Kevin Maher wrote in The Times that he admired the early sequences on the Marshall Islands, but that he believed the film lacked nuance or subtlety. Maher wrote that, for Pilger, China is "a brilliant place with just some 'issues with human rights', but let's not go into that now". Diplomat columnist David Hutt said "Pilger consistently glosses over China's past crimes while dwelling on America's".

===The Dirty War on the National Health Service (2019)===
Pilger's The Dirty War on the National Health Service was released in the UK on 29 November 2019 and examined the changes that the NHS had undergone since its founding in 1948. Pilger makes the case that governments beginning with that of Margaret Thatcher have waged a secret war against the NHS with a view to privatising it slowly and surreptitiously. Pilger predicted that moves toward privatisation would create more poverty and homelessness and that the resulting chaos would be used as an argument for further "reform". Prior to the 2019 United Kingdom general election, ITV were embargoed from publicising the documentary (as the election was on the 12th of December 2019). It was later broadcast on 17 December 2019. It was also referenced in a 2020 essay in The Nation magazine, "How to Destroy a National Health Service".

==== Reception ====
Peter Bradshaw described the documentary as a "fierce, necessary film". Emma Simmonds of the Radio Times said: "Pilger is a constant, typically authoritative, slightly doom-laden presence."

==Views (1999–2023)==

=== Australia ===
Writing for the New Matilda in 2020: "Today, Australia is a vassal state bar none: its politics, intelligence agencies, military and much of its media are integrated into Washington’s “sphere of dominance” and war plans. In Donald Trump's current provocations of China, the US bases in Australia are described as the “tip of the spear”.

» **REQUIREMENTS**: Carry on the passage about John Pilger's documentaries and views, starting after its last sentence.

» **RECORDED INFORMATION**:

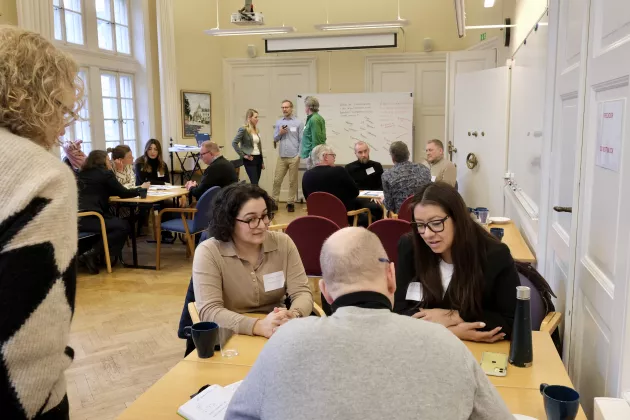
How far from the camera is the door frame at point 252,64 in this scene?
10102 mm

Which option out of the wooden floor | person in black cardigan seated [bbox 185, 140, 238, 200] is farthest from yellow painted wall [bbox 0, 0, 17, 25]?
the wooden floor

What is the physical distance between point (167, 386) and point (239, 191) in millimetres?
1172

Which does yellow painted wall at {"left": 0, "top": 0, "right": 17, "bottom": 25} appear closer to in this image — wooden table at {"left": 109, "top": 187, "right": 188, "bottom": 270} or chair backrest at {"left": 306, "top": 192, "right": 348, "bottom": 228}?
wooden table at {"left": 109, "top": 187, "right": 188, "bottom": 270}

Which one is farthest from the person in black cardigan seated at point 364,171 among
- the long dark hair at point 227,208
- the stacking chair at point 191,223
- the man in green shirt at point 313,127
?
the long dark hair at point 227,208

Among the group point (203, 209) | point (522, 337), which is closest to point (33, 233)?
point (522, 337)

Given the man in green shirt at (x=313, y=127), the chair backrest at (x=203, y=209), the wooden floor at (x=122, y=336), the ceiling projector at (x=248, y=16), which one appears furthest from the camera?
the man in green shirt at (x=313, y=127)

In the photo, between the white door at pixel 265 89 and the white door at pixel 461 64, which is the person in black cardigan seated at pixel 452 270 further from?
the white door at pixel 265 89

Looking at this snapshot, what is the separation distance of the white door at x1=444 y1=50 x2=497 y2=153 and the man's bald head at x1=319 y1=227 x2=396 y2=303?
24.1ft

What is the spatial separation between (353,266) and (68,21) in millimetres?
7579

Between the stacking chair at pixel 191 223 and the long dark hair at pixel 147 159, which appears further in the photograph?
the long dark hair at pixel 147 159

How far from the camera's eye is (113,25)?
27.3 feet

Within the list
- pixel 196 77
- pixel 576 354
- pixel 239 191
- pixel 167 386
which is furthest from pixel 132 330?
pixel 196 77

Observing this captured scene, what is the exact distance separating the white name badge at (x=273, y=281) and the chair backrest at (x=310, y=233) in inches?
50.4

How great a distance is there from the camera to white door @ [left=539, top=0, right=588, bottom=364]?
2.47m
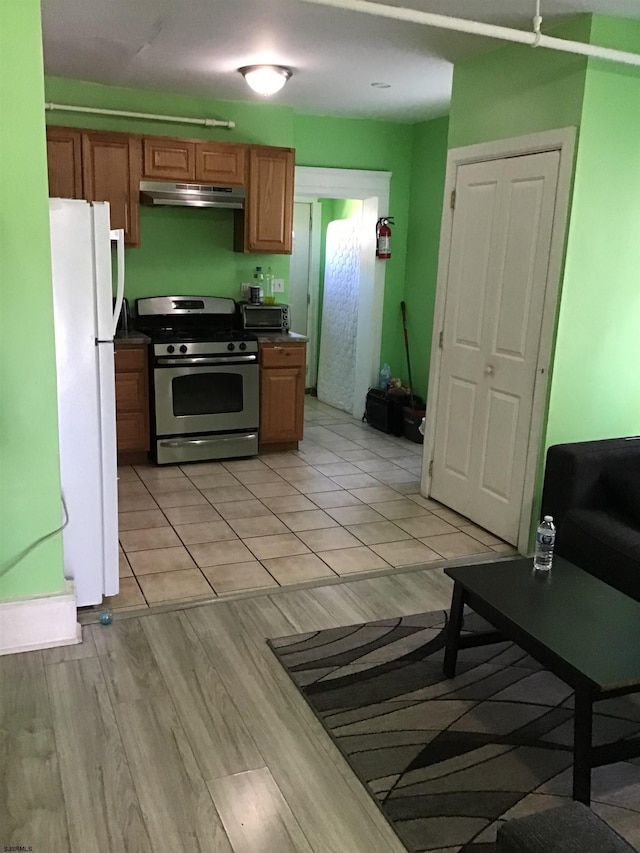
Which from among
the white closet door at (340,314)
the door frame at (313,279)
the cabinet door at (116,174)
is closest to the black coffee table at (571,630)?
the cabinet door at (116,174)

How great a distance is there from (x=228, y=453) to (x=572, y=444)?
8.73 ft

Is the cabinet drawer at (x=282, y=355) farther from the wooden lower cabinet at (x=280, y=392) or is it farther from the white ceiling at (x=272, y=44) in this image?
the white ceiling at (x=272, y=44)

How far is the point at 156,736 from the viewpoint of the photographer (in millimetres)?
2289

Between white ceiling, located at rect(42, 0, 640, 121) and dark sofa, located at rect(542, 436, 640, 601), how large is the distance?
1.91 meters

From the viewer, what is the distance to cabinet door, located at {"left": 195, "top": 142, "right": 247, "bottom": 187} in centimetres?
519

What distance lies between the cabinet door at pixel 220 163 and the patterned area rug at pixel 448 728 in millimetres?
3537

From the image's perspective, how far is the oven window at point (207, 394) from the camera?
16.8ft

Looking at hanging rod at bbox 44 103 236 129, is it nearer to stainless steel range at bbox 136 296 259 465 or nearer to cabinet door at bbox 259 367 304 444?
stainless steel range at bbox 136 296 259 465

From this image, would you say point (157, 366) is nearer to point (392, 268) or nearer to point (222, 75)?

» **WRITTEN RESPONSE**:
===Bush, Blair, Howard and wars===

In 2003 and 2004, Pilger criticised United States President George W. Bush, saying that he had used the 9/11 terrorist attacks as an excuse to invade Iraq as part of a strategy to increase US control of the world's oil supplies. In 2004, Pilger criticised British Prime Minister Tony Blair as equally responsible for the invasion and the bungled occupation of Iraq. In 2004, as the Iraq insurgency increased, Pilger wrote that the anti-war movement should support "Iraq's anti-occupation resistance:
We cannot afford to be choosy. While we abhor and condemn the continuing loss of innocent life in Iraq, we have no choice now but to support the resistance, for if the resistance fails, the "Bush gang" will attack another country".

Pilger described Australian Prime Minister John Howard as "the mouse that roars for America, whipping his country into war fever and paranoia about terrorism within". He thought Howard's willingness to "join the Bush/Blair assault on Iraq ... evok[ed] a melancholy history of obsequious service to great power: from the Boxer Rebellion to the Boer war, to the disaster at Gallipoli, and Korea, Vietnam and the Gulf".

On 25 July 2005, Pilger ascribed blame for the 2005 London bombings that month to Blair. He wrote that Blair's decision to follow Bush helped to generate the rage that Pilger said precipitated the bombings.

In his column a year later, Pilger described Blair as a war criminal for supporting Israel's actions during the 2006 Israel–Lebanon conflict. He said that Blair gave permission to Israeli Prime Minister Ariel Sharon in 2001 to initiate what would ultimately become Operation Defensive Shield.

In 2014, Pilger wrote that "The truth about the criminal bloodbath in Iraq cannot be "countered" indefinitely. Neither can the truth about our support for the medievalists in Saudi Arabia, the nuclear-armed predators in Israel, the new military fascists in Egypt and the jihadist "liberators" of Syria, whose propaganda is now BBC news".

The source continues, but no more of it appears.